Source material:
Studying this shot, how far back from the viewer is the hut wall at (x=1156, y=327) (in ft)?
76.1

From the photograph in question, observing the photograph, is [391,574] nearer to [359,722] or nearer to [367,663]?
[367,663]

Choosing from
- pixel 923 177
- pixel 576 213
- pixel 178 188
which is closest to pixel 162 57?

Directive: Please rewrite all the records above, changing every "pixel" to "point" and keeping the rest unchanged.

Answer to this task:
Studying this shot, how far back from the viewer is the hut wall at (x=1156, y=327) (in ft)?
76.1

From the photograph in question, observing the photograph, is [391,574] nearer to [359,722] or nearer to [367,663]?
[367,663]

Choosing from
- point 923 177
- point 576 213
- point 178 188
which is closest to point 162 57?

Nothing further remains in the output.